(課題): 不眠や目の疲れ、冷えを東洋医学の考えで説明した文章を、最後の文のあとから続けて書いてください。

(本文):
+===+

心神がかき乱され、安静・安寧を失い、入眠困難となる。
陰虚による不眠
加齢や過労により陰液の不足が持続すると陰虚となる。
陰液が不足すると心神が滋養されず、睡眠と覚醒を適切に切り替えることができず、熟眠障害や中途覚醒が起こる。
認知・知覚パターン
肝血虚による眼精疲労
過労、飲食不節、出産、手術、月経過多などにより精血を損傷し、血虚・精虚となり、目を滋養できなくなると眼精疲労になる。
血虚・精虚から陰虚へと進行すると内熱が生じ、眼精疲労だけでなく目が充血したり乾いたりするようになる。
陽虚による冷え
陽とは、気の温煦作用の現われであるため、気が減少すると陽の機能も低下し、相対的に陰の機能が陽より旺盛になり、冷えが起こる。
冷えは全身に現れるが、四肢・腹部が顕著である。

+===+

(データ抜粋):
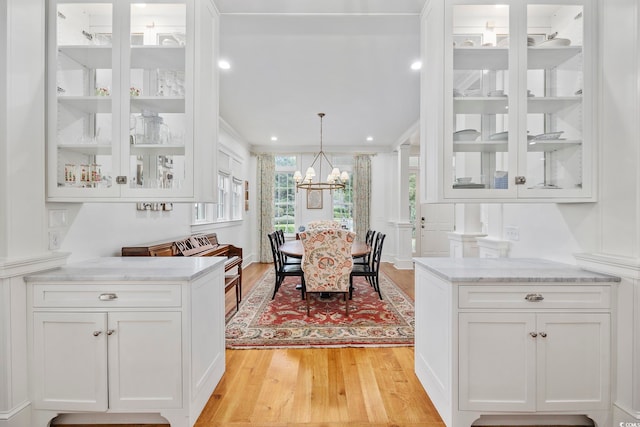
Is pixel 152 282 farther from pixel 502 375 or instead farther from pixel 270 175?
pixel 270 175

+===+

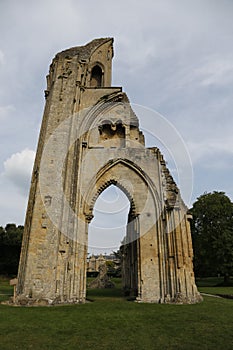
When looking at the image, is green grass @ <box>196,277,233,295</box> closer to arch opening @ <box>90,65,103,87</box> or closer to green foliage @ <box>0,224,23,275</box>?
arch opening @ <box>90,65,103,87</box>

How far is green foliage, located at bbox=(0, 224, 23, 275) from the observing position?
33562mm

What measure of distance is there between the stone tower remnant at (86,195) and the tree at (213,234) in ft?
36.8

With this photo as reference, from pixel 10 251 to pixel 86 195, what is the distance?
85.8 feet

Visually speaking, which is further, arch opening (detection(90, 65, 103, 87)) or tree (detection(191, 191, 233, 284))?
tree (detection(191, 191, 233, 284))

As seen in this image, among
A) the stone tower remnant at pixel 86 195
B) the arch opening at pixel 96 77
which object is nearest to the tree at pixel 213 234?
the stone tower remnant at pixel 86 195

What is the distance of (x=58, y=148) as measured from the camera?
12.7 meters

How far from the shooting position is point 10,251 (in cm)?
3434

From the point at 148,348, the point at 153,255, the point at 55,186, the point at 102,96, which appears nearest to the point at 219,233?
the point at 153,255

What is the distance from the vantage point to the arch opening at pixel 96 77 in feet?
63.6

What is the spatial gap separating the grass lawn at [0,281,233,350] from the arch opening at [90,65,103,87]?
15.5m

+===+

(解答例):
陽虚は気虚が発展し、温煦作用が低下した状態であるため、気虚症状を伴う。
陰盛による冷え
寒い環境や急激な気温変化など体外からの寒邪の影響や冷やす性質の飲食物の偏食による体内からの影響により、身体を冷やす陰の力が旺盛になり、冷えが起こる。
寒邪には気・血・津液の循環を妨げる凝滞性があり、流れが悪くなると痛みを生じる。
血の流れが悪くなると血瘀となり、瘀血を生じる。
湿邪を伴った場合、粘滞性も相まって気血の流れはさらに悪くなり、下注性により下腹部や下肢に冷えが起こる。
自己知覚・自己像パターン
常習性のある薬は内服したくないと考えている。
慢性的な不快症状に対しては代替医療を行っている。
役割・関係パターン
問題なし。
性・生殖パターン
月経痛:実証・気滞・血瘀・寒湿。
経血量は多め:気虚により固摂低下、血行促進、動血。
経血色は暗紅色:気滞血瘀
血塊:血瘀
帯下やや多い:痰湿
乳房が張る:気滞
気滞血瘀による月経痛
抑鬱傾向であったり、情志の失調などにより肝の疏泄機能が失調すると、気機が鬱滞する。
血を鬱滞させて血瘀になると、不通則痛の病機により月経痛となる
コーピング・ストレスパターン
仕事によるストレスが大きいが、生活のため辞めることはできない。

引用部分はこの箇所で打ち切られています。